HSBC Global Asset Management (HSBC GAM) has reduced the fees across eight single-country emerging market ETFs.
The eight ETFs have seen their total expense ratios (TERs) reduced by 10 basis points (bps) to 0.50%.
The ETFs are:
- HSBC MSCI Brazil UCITS ETF (HBRL)
- HSBC MSCI Indonesia UCITS ETF (HIDR)
- HSBC MSCI Korea Capped UCITS ETF (HKOR)
- HSBC MSCI Malaysia UCITS ETF (HMYR)
- HSBC MSCI Mexico Capped UCITS ETF (HMEX)
- HSBC MSCI Russia Capped UCITS ETF (HRUB)

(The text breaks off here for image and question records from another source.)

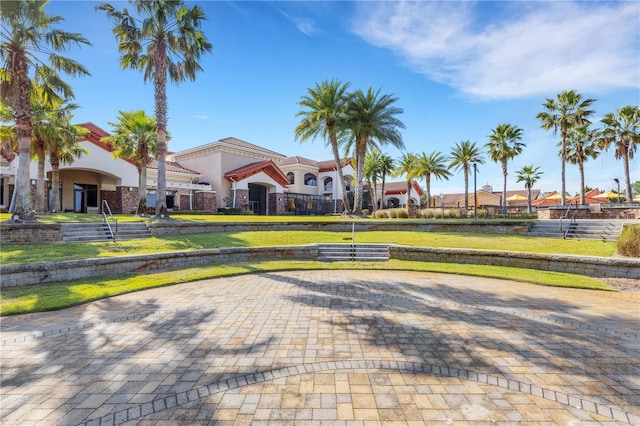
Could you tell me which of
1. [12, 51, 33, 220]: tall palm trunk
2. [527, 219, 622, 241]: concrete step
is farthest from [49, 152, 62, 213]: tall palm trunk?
→ [527, 219, 622, 241]: concrete step

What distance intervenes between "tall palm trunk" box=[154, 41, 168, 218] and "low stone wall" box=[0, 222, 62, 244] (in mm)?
4933

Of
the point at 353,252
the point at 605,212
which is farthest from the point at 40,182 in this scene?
the point at 605,212

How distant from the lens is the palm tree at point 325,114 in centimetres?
2569

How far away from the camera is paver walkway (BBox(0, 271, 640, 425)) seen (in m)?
3.11

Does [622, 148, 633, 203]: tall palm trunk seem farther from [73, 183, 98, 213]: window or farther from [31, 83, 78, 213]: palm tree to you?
[73, 183, 98, 213]: window

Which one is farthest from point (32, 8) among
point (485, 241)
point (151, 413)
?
point (485, 241)

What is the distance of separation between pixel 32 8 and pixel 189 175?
1982 centimetres

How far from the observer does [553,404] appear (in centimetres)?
319

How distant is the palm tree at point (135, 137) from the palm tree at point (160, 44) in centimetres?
504

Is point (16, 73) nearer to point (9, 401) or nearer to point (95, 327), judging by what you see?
point (95, 327)

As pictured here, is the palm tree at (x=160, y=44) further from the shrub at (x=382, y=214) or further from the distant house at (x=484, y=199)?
the distant house at (x=484, y=199)

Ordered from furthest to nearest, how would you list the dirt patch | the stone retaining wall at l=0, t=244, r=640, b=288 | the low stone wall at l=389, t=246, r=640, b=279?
the low stone wall at l=389, t=246, r=640, b=279 < the stone retaining wall at l=0, t=244, r=640, b=288 < the dirt patch

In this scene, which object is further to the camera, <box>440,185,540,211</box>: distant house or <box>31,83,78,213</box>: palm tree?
<box>440,185,540,211</box>: distant house

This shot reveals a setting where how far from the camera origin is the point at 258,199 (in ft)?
121
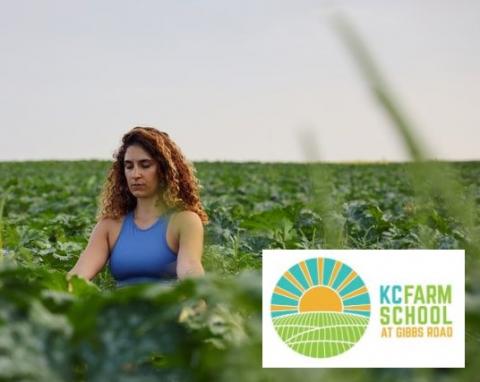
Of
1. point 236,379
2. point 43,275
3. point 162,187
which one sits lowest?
point 236,379

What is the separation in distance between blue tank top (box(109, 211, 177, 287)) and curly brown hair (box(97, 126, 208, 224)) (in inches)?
7.0

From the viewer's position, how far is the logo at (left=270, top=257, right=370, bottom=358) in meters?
1.57

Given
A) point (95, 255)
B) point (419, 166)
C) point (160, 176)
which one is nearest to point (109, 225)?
point (95, 255)

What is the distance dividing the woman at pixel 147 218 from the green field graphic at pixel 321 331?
2.64 meters

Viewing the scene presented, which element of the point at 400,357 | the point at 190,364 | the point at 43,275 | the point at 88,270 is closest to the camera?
the point at 400,357

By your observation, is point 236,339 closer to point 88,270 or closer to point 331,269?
point 331,269

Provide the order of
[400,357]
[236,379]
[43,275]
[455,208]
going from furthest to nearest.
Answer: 1. [43,275]
2. [400,357]
3. [236,379]
4. [455,208]

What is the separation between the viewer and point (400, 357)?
1507mm

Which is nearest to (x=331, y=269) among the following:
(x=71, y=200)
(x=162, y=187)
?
(x=162, y=187)

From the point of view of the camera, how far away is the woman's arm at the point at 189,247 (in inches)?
165

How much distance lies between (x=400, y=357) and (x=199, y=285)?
38 cm

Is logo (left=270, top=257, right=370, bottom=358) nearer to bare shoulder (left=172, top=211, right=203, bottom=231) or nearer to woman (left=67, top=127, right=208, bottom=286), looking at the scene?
woman (left=67, top=127, right=208, bottom=286)

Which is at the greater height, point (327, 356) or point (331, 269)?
point (331, 269)

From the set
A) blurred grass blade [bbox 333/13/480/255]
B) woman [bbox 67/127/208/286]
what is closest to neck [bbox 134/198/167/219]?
woman [bbox 67/127/208/286]
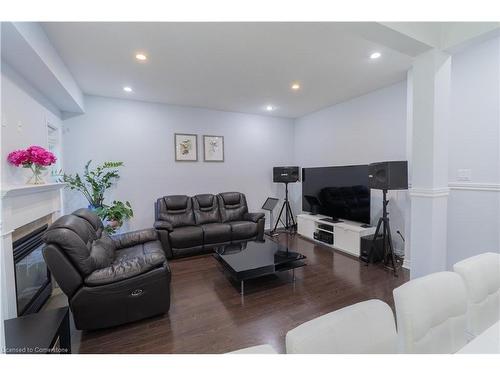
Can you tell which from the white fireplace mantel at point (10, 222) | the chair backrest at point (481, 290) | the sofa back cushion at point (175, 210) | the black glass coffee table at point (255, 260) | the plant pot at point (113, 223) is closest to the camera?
the chair backrest at point (481, 290)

- HSBC MSCI Taiwan Capped UCITS ETF (HTWD)
- HSBC MSCI Turkey UCITS ETF (HTRY)
They currently have $313.7m assets under management (AUM), the largest being HRUB with $116m and the smallest HMYR with $4.2m.
Commenting on the fee cut, Olga de Tapia (pictured), global head of ETF sales at HSBC GAM, said: “The macroeconomic conditions are in place for emerging markets to thrive and emerging market country indices have come back into fashion in recent months for good reason.
“We have reduced the TER of several of our single-country emerging market ETFs by 10bps to offer investors quick and easy exposure to these strategic investments.”
Franklin Templeton currently offers exposure to the cheapest single country ETFs on the market going as low as 0.09% for the $752m Franklin FTSE Korea UCITS ETF (FLRK).
Lyxor’s range is slightly more competitive than HSBC GAM’s by offering exposure to Korea, Malaysia, Taiwan and Turkey for 0.45% while its Russia and Brazil ETFs are more expensive at 0.65%.
DWS and BlackRock’s single country ETF ranges are also more expensive than HSBC GAM’s suite.